WORK TO COMPLETE: Pull out each line of the listing below that contains the word "lens", and copy those lines.

-- START OF DATASET --

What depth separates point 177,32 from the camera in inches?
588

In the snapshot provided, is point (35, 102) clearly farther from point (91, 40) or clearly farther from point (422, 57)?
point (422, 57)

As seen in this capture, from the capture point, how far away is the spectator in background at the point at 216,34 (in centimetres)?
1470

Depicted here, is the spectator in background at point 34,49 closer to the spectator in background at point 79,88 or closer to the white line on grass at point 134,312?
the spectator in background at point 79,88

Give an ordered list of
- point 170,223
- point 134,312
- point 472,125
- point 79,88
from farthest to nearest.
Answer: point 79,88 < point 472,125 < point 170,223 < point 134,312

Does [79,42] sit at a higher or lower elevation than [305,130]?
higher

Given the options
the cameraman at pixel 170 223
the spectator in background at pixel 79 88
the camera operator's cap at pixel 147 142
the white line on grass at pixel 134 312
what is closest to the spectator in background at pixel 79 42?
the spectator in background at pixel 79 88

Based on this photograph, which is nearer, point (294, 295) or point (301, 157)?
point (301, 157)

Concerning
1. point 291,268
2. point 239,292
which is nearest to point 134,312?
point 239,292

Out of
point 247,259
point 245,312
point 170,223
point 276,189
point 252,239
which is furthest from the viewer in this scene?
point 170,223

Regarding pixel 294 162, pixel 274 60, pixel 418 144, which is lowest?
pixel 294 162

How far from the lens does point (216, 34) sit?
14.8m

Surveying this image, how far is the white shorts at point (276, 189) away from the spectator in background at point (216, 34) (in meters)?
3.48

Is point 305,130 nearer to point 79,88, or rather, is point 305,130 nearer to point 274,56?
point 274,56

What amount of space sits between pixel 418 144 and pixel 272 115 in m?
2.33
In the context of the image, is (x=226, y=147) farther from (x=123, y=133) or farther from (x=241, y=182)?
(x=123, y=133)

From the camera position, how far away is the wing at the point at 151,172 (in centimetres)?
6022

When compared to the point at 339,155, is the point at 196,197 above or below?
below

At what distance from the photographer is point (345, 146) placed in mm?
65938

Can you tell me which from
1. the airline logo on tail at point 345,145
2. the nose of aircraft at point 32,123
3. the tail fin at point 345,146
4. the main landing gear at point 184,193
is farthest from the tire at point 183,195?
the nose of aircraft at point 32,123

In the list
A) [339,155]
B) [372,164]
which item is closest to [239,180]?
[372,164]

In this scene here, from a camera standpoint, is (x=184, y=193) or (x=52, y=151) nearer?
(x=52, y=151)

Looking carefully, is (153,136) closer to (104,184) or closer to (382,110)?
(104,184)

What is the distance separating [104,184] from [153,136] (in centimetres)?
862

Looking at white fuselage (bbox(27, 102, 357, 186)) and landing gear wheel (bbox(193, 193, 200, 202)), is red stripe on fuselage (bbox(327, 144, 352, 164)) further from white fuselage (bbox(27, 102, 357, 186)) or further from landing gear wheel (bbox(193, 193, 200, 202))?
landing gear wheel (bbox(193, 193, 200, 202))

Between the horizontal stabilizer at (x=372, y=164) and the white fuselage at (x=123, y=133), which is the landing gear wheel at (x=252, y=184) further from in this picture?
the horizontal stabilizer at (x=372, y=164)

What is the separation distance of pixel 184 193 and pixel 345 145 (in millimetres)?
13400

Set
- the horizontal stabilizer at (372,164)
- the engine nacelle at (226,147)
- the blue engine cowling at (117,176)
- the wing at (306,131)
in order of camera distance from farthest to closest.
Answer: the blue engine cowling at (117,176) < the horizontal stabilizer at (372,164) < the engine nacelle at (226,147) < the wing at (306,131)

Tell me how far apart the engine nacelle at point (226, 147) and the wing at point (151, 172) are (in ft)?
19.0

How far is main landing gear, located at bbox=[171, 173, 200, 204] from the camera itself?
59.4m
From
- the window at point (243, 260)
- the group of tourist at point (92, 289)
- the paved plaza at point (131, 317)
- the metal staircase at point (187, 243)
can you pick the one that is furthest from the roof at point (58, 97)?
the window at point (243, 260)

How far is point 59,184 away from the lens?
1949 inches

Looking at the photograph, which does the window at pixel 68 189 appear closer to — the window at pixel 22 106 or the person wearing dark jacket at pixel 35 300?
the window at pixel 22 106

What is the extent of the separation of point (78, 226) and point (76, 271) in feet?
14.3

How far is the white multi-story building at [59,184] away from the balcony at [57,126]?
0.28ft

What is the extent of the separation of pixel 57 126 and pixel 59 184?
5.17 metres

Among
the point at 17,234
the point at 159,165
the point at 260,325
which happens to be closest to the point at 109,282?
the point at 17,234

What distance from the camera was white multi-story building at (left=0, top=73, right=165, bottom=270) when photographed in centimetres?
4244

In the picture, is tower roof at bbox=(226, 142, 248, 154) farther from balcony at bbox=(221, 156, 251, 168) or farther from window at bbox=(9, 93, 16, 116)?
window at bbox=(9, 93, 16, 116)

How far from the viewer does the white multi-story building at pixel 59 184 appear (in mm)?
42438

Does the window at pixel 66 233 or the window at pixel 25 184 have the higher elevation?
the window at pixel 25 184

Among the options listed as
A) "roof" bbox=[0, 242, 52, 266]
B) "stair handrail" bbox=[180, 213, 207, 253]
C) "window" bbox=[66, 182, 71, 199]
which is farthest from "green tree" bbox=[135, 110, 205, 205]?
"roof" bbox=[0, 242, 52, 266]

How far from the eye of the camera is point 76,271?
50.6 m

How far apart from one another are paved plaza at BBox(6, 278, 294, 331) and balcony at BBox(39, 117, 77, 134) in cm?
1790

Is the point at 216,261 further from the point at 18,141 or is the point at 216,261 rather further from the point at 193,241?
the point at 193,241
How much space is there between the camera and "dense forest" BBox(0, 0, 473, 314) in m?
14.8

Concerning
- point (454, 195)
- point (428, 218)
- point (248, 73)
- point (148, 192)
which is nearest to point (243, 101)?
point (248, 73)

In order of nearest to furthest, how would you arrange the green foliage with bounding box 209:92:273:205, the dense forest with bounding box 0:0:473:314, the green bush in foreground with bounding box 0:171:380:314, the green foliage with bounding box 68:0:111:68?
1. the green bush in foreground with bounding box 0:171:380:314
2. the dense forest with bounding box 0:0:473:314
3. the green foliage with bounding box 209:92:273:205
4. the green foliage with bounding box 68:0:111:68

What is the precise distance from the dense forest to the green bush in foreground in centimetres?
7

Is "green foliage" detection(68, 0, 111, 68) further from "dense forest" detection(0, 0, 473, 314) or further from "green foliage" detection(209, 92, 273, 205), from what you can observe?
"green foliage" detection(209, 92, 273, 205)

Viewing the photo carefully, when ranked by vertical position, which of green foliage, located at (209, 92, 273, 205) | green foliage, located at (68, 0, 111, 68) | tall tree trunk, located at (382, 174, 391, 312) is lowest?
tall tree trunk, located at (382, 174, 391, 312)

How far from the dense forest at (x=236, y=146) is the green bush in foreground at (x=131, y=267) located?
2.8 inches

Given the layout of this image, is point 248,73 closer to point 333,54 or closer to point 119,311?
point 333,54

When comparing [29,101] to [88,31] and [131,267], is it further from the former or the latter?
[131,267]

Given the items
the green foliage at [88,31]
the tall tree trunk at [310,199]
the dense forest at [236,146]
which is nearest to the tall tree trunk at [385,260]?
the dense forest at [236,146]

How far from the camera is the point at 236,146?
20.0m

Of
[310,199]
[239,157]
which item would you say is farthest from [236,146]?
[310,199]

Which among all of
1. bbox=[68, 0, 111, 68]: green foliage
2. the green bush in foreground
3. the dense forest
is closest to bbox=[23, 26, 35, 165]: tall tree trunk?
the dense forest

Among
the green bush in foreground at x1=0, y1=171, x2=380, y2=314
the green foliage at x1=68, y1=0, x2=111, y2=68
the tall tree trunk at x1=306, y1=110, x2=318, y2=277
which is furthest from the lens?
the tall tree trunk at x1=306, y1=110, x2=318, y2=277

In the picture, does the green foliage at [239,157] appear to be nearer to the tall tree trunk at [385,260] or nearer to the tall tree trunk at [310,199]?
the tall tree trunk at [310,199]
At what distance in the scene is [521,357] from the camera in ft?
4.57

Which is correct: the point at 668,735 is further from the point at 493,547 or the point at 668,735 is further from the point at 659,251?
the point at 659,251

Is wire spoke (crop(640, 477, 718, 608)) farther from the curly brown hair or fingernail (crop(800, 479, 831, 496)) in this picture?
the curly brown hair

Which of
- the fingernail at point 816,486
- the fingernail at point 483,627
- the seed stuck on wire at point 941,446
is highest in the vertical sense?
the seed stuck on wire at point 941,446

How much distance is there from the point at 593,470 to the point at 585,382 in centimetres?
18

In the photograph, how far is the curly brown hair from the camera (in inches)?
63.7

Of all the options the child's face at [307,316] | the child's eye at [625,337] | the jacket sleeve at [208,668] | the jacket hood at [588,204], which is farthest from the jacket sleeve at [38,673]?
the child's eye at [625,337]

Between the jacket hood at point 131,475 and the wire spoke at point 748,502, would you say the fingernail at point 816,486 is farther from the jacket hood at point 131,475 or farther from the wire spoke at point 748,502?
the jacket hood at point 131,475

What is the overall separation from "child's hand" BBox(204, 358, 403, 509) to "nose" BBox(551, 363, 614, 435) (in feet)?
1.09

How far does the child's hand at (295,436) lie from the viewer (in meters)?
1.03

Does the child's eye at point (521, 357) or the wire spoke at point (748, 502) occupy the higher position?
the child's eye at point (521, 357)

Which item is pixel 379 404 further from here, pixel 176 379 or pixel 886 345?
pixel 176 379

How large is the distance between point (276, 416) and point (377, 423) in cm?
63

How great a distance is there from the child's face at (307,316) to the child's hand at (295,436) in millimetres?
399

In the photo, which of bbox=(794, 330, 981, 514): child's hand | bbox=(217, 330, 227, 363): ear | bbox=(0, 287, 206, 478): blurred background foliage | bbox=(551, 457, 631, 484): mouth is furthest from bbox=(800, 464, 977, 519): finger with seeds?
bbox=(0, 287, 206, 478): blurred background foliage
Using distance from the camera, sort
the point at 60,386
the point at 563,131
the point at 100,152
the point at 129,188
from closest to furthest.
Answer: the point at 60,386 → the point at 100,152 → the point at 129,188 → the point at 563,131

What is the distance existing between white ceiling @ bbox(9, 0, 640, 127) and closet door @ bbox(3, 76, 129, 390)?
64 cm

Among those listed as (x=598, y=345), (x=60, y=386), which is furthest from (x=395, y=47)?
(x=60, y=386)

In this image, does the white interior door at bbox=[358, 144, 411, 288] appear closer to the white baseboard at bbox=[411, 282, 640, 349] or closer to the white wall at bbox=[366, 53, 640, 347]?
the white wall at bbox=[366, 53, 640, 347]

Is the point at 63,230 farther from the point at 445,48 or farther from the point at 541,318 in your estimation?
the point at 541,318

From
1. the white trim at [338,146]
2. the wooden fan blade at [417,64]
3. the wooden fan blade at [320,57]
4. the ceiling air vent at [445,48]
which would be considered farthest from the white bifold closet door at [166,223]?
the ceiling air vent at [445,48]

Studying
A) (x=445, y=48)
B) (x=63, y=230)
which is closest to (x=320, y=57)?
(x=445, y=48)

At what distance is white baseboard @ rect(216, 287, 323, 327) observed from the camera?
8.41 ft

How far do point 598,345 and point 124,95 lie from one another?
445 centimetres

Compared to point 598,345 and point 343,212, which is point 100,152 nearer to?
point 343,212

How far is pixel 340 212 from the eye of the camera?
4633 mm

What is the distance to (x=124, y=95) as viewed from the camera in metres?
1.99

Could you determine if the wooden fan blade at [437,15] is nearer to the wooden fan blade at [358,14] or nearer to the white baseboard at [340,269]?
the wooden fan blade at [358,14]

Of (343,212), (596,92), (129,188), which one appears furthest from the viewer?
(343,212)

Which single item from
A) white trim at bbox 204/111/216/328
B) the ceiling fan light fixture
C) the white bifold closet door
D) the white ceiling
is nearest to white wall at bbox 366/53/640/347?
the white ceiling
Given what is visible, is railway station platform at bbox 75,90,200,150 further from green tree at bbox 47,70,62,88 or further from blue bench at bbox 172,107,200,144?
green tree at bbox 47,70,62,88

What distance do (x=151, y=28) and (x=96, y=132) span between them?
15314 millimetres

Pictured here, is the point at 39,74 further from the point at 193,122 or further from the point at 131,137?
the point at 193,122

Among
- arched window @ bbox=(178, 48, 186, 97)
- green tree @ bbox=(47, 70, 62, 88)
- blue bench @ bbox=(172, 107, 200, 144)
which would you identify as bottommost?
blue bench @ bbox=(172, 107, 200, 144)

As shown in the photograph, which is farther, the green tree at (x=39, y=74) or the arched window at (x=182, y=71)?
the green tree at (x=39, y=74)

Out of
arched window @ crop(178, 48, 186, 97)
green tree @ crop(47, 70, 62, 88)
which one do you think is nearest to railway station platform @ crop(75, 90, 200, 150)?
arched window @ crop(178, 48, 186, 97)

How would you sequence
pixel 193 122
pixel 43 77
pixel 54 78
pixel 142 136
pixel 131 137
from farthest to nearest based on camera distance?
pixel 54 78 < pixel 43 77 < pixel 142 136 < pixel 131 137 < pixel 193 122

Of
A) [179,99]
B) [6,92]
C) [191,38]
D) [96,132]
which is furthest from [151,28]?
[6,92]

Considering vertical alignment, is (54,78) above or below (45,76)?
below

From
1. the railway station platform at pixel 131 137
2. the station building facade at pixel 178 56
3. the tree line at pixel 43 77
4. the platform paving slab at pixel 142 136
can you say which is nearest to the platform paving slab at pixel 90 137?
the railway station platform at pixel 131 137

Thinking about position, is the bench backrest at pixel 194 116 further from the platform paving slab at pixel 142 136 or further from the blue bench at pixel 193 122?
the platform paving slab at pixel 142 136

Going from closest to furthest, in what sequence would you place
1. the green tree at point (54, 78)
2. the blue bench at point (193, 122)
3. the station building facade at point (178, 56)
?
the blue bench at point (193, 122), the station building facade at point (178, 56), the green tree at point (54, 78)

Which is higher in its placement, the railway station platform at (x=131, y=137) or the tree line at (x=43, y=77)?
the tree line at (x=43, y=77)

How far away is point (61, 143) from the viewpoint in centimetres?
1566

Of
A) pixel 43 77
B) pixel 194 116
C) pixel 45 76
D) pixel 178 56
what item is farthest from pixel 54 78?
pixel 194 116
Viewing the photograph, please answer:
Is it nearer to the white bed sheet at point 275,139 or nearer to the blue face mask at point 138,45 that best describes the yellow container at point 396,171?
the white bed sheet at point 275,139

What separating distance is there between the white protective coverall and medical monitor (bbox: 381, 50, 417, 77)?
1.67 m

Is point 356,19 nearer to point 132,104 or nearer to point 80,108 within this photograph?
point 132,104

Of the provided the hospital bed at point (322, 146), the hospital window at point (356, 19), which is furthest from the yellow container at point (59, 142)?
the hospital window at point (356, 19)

-- END OF DATASET --

EXPECTED OUTPUT:
How far from the lens does point (216, 34) sit?
How far is point 59,184 away from the lens?
which is furthest from the lens?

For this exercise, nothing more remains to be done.